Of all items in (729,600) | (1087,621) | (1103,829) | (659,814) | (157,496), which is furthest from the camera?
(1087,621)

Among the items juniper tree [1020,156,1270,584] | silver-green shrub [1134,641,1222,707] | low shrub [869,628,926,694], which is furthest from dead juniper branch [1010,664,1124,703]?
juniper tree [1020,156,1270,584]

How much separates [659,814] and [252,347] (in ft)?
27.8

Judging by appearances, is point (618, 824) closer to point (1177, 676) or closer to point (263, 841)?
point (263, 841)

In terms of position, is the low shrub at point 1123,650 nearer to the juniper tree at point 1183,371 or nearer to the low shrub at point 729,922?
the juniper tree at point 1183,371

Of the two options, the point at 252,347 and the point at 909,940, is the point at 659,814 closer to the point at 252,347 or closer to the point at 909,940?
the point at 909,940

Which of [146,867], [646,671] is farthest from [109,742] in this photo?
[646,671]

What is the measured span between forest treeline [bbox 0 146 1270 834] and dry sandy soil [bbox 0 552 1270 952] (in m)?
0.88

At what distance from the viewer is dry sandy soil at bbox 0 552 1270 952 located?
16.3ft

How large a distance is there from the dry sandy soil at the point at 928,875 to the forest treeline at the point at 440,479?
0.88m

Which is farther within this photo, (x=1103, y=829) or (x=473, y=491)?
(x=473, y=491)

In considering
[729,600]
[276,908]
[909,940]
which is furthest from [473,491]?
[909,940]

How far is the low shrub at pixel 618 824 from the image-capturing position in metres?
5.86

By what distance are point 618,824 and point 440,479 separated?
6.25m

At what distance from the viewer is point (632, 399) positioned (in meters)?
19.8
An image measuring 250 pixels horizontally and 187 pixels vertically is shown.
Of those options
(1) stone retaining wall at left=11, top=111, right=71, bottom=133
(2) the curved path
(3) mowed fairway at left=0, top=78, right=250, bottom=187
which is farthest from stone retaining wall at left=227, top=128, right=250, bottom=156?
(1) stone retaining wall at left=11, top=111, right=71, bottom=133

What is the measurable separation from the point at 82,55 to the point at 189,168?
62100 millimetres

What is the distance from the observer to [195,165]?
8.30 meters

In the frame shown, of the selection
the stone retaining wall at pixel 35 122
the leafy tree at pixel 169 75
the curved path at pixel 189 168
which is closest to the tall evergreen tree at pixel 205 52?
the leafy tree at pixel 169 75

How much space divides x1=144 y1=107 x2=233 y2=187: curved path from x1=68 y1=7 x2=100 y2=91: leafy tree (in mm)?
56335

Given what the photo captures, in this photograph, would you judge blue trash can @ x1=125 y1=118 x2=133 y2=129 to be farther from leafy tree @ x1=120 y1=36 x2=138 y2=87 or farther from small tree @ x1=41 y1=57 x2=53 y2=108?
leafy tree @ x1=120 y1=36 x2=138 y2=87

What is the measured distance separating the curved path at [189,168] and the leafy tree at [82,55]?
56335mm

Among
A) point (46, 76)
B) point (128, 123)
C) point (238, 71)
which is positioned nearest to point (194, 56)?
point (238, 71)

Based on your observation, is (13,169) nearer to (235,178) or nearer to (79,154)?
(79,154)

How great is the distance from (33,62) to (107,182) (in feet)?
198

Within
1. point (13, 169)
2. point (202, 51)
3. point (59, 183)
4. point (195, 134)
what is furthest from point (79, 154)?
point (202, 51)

==================================================

# Task details
Copy out the records from the line containing "What is the measured distance" through the end of the records, both ends included.

# Response to the task
What is the measured distance separating the curved path at [189,168] and the leafy tree at [82,55]?
56335mm

Among
A) point (46, 76)
B) point (128, 123)
C) point (238, 71)
which is positioned nearest to point (194, 56)?
point (238, 71)

Based on your observation, is (13,169) nearer to (235,178) or nearer to (79,154)?
(79,154)

How great is the distance from (33,62) to (107,182) (in feet)?
198

Within
1. point (13, 169)
2. point (202, 51)
3. point (59, 183)
4. point (195, 134)
what is furthest from point (79, 154)?
point (202, 51)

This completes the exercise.